The popularity of Franklin's Autobiography and the American Bildungsroman tradition it helped establish suggests that they met not only the symbolic but also the ideological needs of the nineteenth century. For at the same time that socio-economic changes created the narrative preconditions for the Bildungsroman, the Bildungsroman in turn could serve to control a potentially disruptive social situation. As Moretti suggests, “the experience of reading a Bildungsroman [is] a formative and socializing experience in its own right” (76). The autobiography of a self-consciously exemplary American, a “how-to” book, Franklin's Autobiography evinces an ideological commitment that is usually more submerged, but nonetheless inherent in its fictional descendants. Although Franklin strategically addresses the first part of his autobiography to his son, his intended audience consists of young American men in general. Presenting himself as a model, Franklin aims, in the words of a friend whom he uses as a mouthpiece, “to promote a greater Spirit of Industry and early Attention to Business, Frugality and Temperance with the American Youth” (58). In his own career from rebellious son and anti-social polemicist to successful businessman and responsible citizen, Franklin reconciles the two conflicting impulses that structure the process of growing up: the individual's desire for autonomy and independence, and the need for socialization, integration, and conformity. Although Franklin represents his early rebellion as retrospectively inevitable, in his autobiography he deflates the historical fact of generational discontinuity. He symbolically repairs the break with his family by emphatically inscribing himself into the genealogy of his family, tracing it back to its origins in England,1 and by admitting that his breaking his contract with his brother was a regrettable erratum for which he later made compensation.
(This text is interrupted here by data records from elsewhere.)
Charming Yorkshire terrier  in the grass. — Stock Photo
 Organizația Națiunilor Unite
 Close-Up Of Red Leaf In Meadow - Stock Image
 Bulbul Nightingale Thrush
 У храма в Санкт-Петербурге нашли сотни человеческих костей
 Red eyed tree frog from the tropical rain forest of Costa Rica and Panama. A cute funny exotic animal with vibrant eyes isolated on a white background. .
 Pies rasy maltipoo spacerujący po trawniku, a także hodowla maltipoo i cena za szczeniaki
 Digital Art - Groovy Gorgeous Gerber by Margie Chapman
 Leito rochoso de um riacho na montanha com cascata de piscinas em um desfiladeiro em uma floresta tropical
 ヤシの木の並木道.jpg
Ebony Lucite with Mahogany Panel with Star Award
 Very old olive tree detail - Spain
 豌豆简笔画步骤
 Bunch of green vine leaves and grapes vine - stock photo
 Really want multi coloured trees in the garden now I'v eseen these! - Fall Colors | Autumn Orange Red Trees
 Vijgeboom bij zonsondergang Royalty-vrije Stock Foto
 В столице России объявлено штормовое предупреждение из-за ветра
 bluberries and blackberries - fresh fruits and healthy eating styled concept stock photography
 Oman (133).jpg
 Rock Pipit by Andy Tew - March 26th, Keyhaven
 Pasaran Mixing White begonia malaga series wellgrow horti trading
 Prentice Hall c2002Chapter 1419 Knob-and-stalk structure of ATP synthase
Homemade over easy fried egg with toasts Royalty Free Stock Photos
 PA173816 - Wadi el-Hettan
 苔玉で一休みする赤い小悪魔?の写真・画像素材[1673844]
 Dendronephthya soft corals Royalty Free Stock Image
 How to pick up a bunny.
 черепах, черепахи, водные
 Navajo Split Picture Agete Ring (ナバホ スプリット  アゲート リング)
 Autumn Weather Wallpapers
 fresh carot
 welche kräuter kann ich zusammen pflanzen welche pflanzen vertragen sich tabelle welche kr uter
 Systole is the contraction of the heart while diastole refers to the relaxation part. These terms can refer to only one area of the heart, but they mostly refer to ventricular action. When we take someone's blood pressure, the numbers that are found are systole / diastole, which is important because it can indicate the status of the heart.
Thus Franklin transformed his potentially revolutionary tale into an ideologically conservative one, teaching the lesson of self-control and social accommodation to the restless and mobile young nation with which he—one of its Founders—came to be identified. In the process he made available to Bancroft and other nineteenth-century American historians a paradigm for reconstructing national history, enabling them to legitimatize the American Revolution by plotting it as a Bildungsroman—as a satisfying story of a young nation's growing up.

II

It was perhaps because the traditional Bildungsroman tells a satisfying tale that Herman Melville turned to this genre when, in writing Redburn (1849) and its follow-up White-Jacket (1850), he tried to regain the sympathy of readers alienated by his previous novel, Mardi (1849)—his most ambitious, but also his most unconventional work so far. Melville's amply documented intellectual investment in Mardi and his disappointment over its negative reception inevitably made his new project an ambivalent one. In his letters, Melville persistently disparaged Redburn and White-Jacket, arguing that he had merely written them to put “money into an empty purse” (Letters 95). Placing Melville's negative comments about Redburn and White-Jacket in the context of his famous review of Hawthorne's tales, Nina Baym too hastily concludes that Melville felt the two novels kept him from his ambitious aim of “Telling the Truth” (1979: 914).2 For although Melville writes to his father-in-law that he “felt obliged to refrain from writing the kind of book I would wish to,” he also claims that “in writing these two books, I have not repressed myself much—so far as they are concerned; but have spoken pretty much as I feel” (Letters 91-92). Melville's qualification of his discontent suggests that Redburn and White-Jacket were less a “digression from the important business of truth telling” than Baym supposes (1979: 914). In Redburn, I will argue, Melville tells the “truth” about the Bildungsroman, exposing and criticizing the ideological assumptions of the genre: he deconstructs the Bildungsroman by making the construction of such a novel a central theme in his book.3

Melville's inscription of Redburn in the Bildungsroman tradition is not simply “clear,” as Baym argues (1979: 914), it is in fact overdetermined. Redburn combines two traditional Bildungsroman plots: the journey from the country to the city and the first sea voyage. At times the two plots even intermingle, for instance when the young protagonist, Wellingborough Redburn, encounters at sea the sort of confidence men that conventionally belongs to the country-bumpkin-goes-to-the-city variety of the genre.4 Each of the two initiation plots is doubled or even tripled, for there are actually two voyages—from New York to Liverpool and back again—(three if one includes remaking the voyage in narrating it) and encounters with three different cities: New York, Liverpool, and London. On the level of discourse, moreover, the novel grounds itself in yet another variety of the American Bildungsroman, that of the Christian confession and its subgenre the conversion narrative. Although the novel's lengthy title—“Redburn: His First Voyage: Being the Sailorboy Confessions and Reminiscences of the Son-of-a-Gentleman, in the Merchant Service”—suggests that the levels of story and discourse and their corresponding Bildungsroman patterns are integrated, they turn out to be radically disjointed. And it is precisely where the two levels come apart that Melville locates his critique of the Bildungsroman and its ideological underpinnings.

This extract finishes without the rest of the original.